Kth number (HDU_2665) 划分树

Kth number

Time Limit: 15000/5000 MS (Java/Others)    Memory Limit: 32768/32768 K (Java/Others)

Total Submission(s): 7845    Accepted Submission(s): 2440


Problem Description

Give you a sequence and ask you the kth big number of a inteval.

 

Input

The first line is the number of the test cases. 

For each test case, the first line contain two integer n and m (n, m <= 100000), indicates the number of integers in the sequence and the number of the quaere. 

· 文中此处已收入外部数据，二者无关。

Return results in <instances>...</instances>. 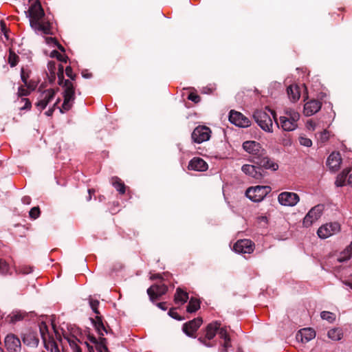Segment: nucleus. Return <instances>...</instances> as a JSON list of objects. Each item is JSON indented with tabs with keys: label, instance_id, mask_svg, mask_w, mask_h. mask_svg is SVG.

The second line contains n integers, describe the sequence. 

Each of following m lines contains three integers s, t, k. 

[s, t] indicates the interval and k indicates the kth big number in interval [s, t]

 

Output

For each test case, output m lines. Each line contains the kth big number.

 

Sample Input

1
10 1
1 4 2 3 5 6 7 8 9 0
1 3 2

 

Sample Output

2
题目大意：求kth值.
解题思路：参考POJ_2104,99%相同。
代码如下：

#include"cstdio"
#include"iostream"
#include"algorithm"
#define MAXN 100000 + 10
using namespace std;
struct seq{
int order;
int value;
}a[MAXN];
struct node{	//划分树
int val[MAXN];	//存值
int left[MAXN];	//划入左子树的个数
int deep;		//深度
}tree[25];
bool cmp(seq a,seq b){
return a.value<b.value;
}
//构建划分树
void Build(int d,int l,int r){
if(l==r) return ;
int mid=(l+r)>>1;
int p=0,t=0;
for(int i=l;i<=r;i++){
if(tree[d].val[i]<=mid){//划入左子树
tree[d+1].val[l+p]=tree[d].val[i];
p++;
tree[d].left[i]=p;
}else{//划入右子树
tree[d+1].val[mid+1+t]=tree[d].val[i];
t++;
tree[d].left[i]=p; //是p不是t
}
}
Build(d+1,l,mid);
Build(d+1,mid+1,r);
}
//在大区间(l,r)中查找小区间(ll,rr)的第k大值
int Query(int d,int l,int r,int ll,int rr,int k){
if(ll==rr) return (tree[d].val[ll]);
int ls=0,rs=0;	//ls,rs用于确定小区间
if(ll>l)
ls=tree[d].left[ll-1];
else ls=0;
int mid=(l+r)>>1;
rs=tree[d].left[rr];
if(rs-ls>=k)
return Query(d+1,l,mid,l+ls,l+rs-1,k);
else
return Query(d+1,mid+1,r,(mid+1)+(ll-l-ls),(mid+1)+rr-l-rs,k-(rs-ls));
if(ll==rr) return tree[d].val[ll];
}
int main(){
int n,m;
int i;
int T;
scanf("%d",&T);
while(T--){
scanf("%d%d",&n,&m);
//存值并进行离散化
for(i=1;i<=n;i++){
scanf("%d",&a[i].value);
a[i].order=i;
}
sort(a+1,a+1+n,cmp);
for(i=1;i<=n;i++){
tree[0].val[a[i].order]=i;
}
Build(0,1,n);
while(m--){
int ll,rr,k;
scanf("%d%d%d",&ll,&rr,&k);
printf("%d\n",a[Query(0,1,n,ll,rr,k)].value);
}
}
return 0;
}